The command line interface (CLI) described in this document has no relation to the lexer/parser inside the Soar kernel. CLI often refers to the actual object instance (a member of KernelSML) but sometimes can refer to the whole component.
The CLI takes an arbitrary string and transforms it into method calls providing a general interface to Soar as described by the help document on the Soar wiki (on Google Code).
A command line in this context can actually be many commands, or an entire file. In this document it will be called a command line. The syntax of what is legal closely follows the Tcl language and is spelled out in the doxygen help in Core/shared/tokenizer.h. These rules are reprinted below.
The command line enters the CLI at CommandLineInterface:: DoCommand. Some quick state is updated but then it is passed to Source (defined in cli_source.cpp), a same function used by the source command in Soar. This is why command lines and files are interchangeable.
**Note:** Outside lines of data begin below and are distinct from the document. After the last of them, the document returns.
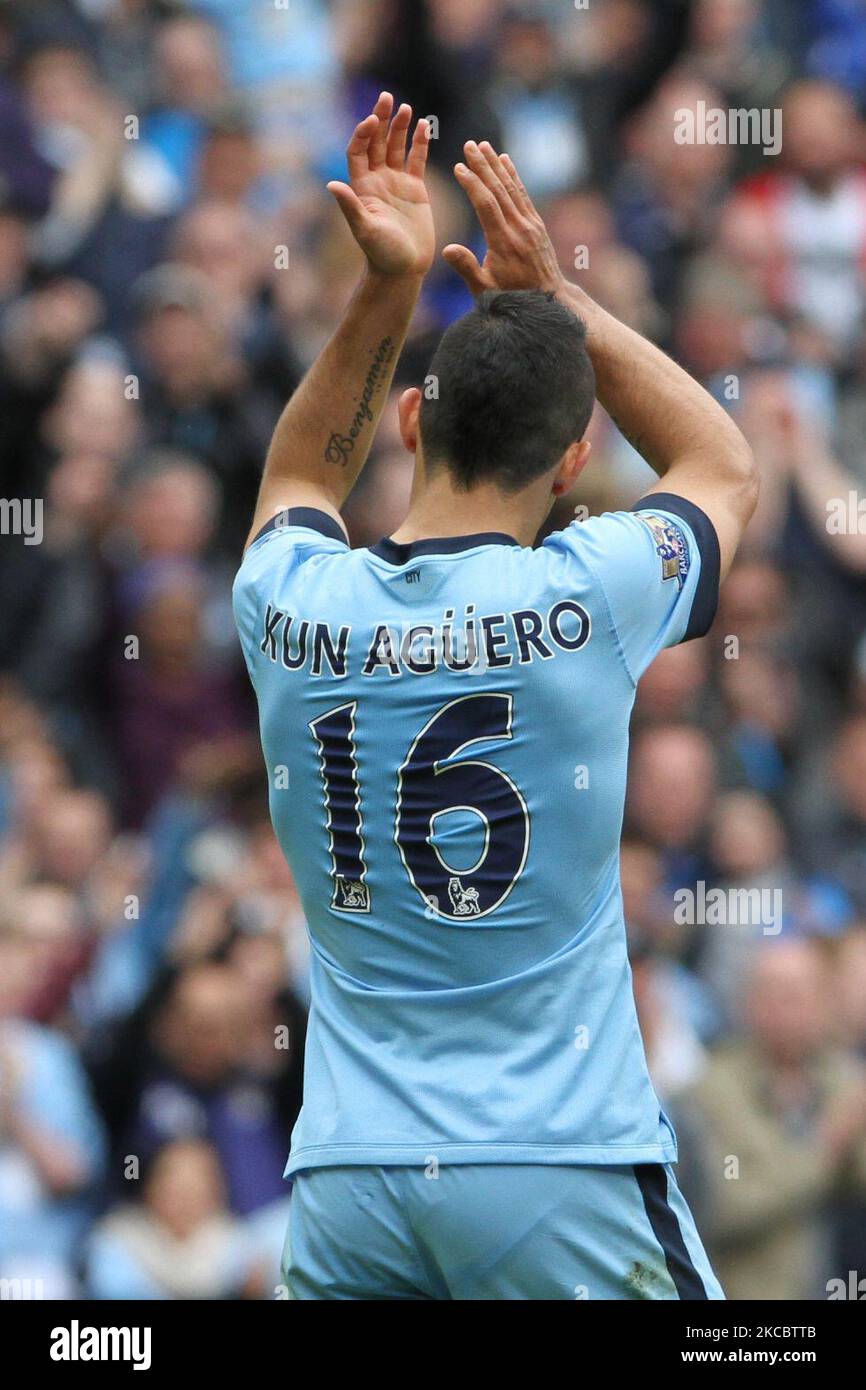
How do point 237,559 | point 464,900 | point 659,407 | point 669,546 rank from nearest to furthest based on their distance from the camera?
point 464,900 → point 669,546 → point 659,407 → point 237,559

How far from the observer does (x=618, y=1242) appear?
2.78 meters

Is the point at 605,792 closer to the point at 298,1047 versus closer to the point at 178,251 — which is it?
the point at 298,1047

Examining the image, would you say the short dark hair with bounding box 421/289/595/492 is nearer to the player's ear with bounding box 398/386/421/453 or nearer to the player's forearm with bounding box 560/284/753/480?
the player's ear with bounding box 398/386/421/453

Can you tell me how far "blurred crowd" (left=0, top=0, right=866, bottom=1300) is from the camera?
6.42 metres

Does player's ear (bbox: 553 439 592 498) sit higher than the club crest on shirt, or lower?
higher

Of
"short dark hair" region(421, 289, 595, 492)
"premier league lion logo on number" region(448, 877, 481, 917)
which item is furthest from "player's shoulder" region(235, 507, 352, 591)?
"premier league lion logo on number" region(448, 877, 481, 917)

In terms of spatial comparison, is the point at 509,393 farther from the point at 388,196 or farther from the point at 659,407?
the point at 388,196

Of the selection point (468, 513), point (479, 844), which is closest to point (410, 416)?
point (468, 513)

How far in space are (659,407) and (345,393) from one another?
1.63 ft

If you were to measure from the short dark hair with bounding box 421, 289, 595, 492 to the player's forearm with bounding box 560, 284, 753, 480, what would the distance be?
0.28 m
Source then uses the tokenizer utility to split out the command name and its arguments. The critical piece used by tokenizer to do this is the parser instance (cli::Parser, cli_Parser.h, a member of CLI) which knows what all the commands and aliases are.
The parser expands aliases, performs a partial match if necessary and then, if there is no ambiguity, calls the appropriate command's Parse function with a vector of the tokens used for the command. Sometimes this vector is only of length 1 (the command name). Again, Tcl rules are used to tokenize each command (and to split commands).
These commands' parse methods are defined in cli_Commands.h and registered with the parser with the CLI is first created. The parser is also aware of aliases, which are initially defined in the Aliases constructor executed when the parser is first created. Aliases can change down the road when commands access the parser's aliases member.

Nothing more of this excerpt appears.